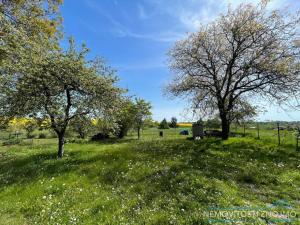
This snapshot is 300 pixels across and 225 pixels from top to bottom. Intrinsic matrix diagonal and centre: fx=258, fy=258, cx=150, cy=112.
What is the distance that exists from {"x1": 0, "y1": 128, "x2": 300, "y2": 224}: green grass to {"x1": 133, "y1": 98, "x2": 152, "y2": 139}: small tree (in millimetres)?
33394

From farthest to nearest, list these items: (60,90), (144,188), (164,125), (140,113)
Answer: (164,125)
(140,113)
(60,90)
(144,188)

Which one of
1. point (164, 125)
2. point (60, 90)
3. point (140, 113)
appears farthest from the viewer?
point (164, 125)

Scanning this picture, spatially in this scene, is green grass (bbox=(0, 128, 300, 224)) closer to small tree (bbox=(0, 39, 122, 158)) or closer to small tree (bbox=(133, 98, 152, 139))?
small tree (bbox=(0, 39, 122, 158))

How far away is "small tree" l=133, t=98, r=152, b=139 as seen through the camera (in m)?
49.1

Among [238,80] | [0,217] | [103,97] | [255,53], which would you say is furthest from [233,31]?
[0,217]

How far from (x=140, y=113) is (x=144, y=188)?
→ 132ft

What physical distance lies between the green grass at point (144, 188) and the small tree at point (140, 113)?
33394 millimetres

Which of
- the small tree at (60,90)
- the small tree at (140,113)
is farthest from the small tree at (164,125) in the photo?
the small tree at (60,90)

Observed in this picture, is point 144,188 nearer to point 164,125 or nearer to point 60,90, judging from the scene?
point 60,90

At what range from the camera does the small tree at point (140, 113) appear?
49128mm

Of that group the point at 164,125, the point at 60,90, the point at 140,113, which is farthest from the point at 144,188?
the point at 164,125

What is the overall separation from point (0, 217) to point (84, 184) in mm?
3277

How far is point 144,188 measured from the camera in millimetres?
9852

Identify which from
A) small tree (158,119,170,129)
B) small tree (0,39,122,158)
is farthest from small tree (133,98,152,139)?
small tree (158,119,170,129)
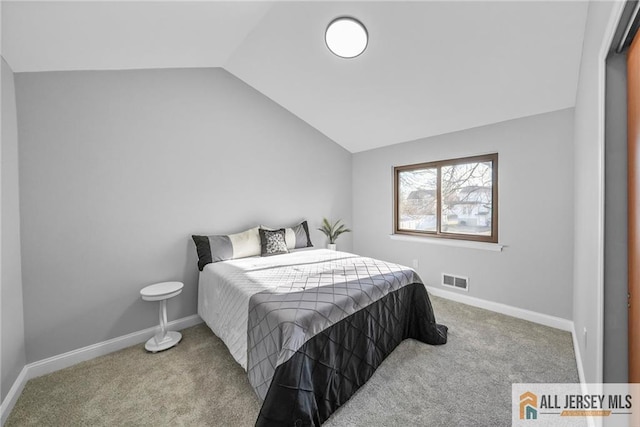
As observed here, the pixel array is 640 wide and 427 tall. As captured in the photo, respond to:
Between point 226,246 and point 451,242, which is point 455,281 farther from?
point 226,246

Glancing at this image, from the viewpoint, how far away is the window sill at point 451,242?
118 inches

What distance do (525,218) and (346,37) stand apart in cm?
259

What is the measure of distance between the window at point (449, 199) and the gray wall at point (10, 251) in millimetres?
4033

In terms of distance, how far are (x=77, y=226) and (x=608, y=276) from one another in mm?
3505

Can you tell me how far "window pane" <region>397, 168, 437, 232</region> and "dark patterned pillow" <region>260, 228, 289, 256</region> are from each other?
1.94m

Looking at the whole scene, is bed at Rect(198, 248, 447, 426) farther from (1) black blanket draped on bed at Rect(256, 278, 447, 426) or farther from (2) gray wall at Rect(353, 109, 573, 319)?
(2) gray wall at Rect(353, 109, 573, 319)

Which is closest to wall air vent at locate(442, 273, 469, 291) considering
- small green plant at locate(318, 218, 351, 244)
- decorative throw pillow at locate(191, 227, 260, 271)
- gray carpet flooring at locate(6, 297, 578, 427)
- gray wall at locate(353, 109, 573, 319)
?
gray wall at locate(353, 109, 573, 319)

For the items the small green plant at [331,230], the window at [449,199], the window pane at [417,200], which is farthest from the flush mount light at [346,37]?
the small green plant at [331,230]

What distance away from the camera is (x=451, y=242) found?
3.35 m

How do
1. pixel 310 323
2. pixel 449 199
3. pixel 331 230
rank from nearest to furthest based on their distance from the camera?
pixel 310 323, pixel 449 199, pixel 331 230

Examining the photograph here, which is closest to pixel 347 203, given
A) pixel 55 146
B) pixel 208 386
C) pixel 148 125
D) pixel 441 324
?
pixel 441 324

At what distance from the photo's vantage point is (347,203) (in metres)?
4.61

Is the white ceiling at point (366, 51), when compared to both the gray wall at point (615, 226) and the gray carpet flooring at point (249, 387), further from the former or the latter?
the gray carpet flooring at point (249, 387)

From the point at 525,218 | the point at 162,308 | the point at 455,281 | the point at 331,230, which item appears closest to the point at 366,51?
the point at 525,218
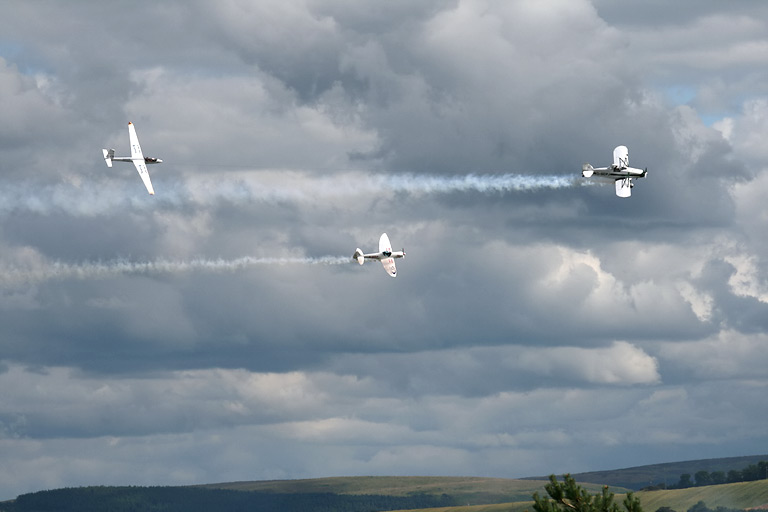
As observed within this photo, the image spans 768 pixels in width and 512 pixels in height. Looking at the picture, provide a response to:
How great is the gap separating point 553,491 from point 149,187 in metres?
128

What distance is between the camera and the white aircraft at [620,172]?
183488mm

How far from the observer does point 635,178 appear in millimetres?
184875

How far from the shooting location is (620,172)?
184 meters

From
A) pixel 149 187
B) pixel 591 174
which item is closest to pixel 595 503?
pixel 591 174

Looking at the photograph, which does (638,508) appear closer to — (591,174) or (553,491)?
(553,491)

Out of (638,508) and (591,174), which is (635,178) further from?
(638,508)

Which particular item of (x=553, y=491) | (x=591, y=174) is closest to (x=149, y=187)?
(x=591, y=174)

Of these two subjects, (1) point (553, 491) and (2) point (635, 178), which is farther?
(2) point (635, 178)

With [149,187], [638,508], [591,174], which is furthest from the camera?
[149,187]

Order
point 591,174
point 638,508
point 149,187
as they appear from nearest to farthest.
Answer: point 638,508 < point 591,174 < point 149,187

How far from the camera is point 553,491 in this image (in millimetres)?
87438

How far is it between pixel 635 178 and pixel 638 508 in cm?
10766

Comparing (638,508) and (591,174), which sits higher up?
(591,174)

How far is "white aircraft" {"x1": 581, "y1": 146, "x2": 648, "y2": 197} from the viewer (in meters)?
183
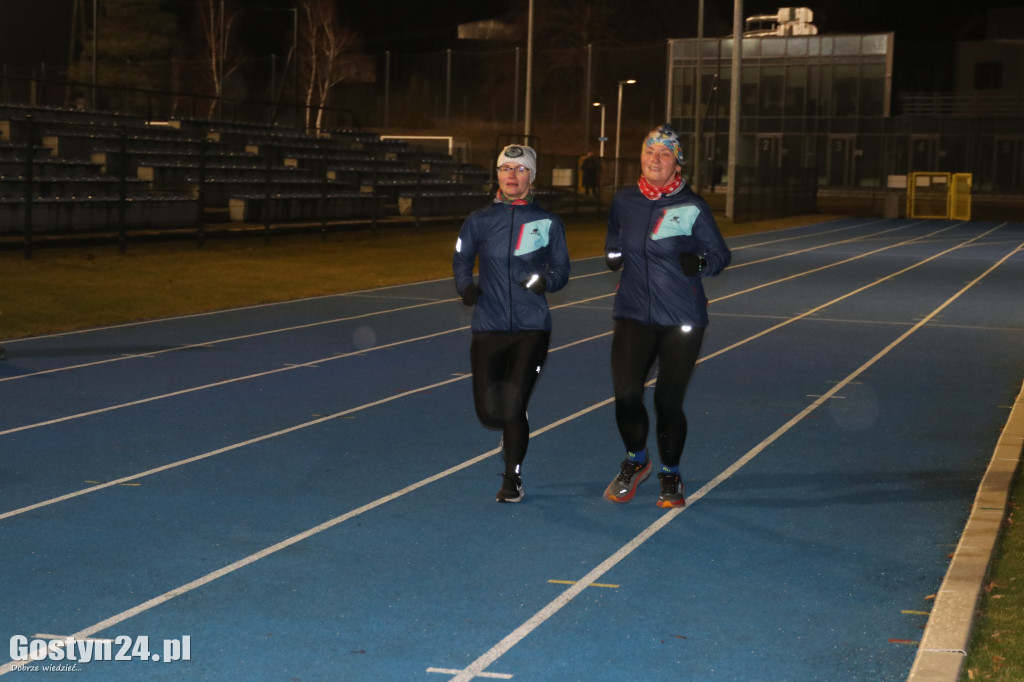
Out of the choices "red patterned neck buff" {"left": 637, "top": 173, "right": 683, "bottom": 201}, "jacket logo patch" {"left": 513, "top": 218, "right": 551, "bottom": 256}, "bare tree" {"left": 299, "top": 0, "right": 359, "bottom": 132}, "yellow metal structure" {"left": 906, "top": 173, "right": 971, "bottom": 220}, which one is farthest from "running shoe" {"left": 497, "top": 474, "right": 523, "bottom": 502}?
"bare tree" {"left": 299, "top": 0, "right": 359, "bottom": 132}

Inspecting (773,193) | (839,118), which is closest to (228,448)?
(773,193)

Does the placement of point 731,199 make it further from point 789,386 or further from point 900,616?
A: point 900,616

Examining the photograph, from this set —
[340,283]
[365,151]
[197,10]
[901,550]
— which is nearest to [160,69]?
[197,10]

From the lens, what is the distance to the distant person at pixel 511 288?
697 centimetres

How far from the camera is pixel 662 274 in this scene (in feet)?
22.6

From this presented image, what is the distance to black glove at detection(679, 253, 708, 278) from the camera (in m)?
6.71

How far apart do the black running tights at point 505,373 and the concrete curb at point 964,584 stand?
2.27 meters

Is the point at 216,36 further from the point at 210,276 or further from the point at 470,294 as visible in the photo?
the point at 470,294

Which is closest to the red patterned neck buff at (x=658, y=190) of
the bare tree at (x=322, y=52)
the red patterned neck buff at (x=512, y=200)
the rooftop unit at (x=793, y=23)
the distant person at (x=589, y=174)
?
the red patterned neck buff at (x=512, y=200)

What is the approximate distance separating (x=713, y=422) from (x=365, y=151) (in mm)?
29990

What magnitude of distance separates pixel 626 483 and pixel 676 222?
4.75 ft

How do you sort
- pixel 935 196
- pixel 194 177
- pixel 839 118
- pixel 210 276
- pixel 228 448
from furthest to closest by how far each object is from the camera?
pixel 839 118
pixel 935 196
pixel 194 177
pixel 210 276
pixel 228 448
--------------------------------
Pick out every line in the listing above that contains the word "picture", and copy each one in full.

Scanning this picture, spatially in this scene, is green grass (bbox=(0, 128, 300, 224)) closer to small tree (bbox=(0, 39, 122, 158)) or closer to small tree (bbox=(133, 98, 152, 139))?
Observed in this picture, is point 144,188 nearer to point 164,125 or nearer to point 60,90, judging from the scene?
As observed within this photo, the image spans 768 pixels in width and 512 pixels in height. Looking at the picture, provide a response to:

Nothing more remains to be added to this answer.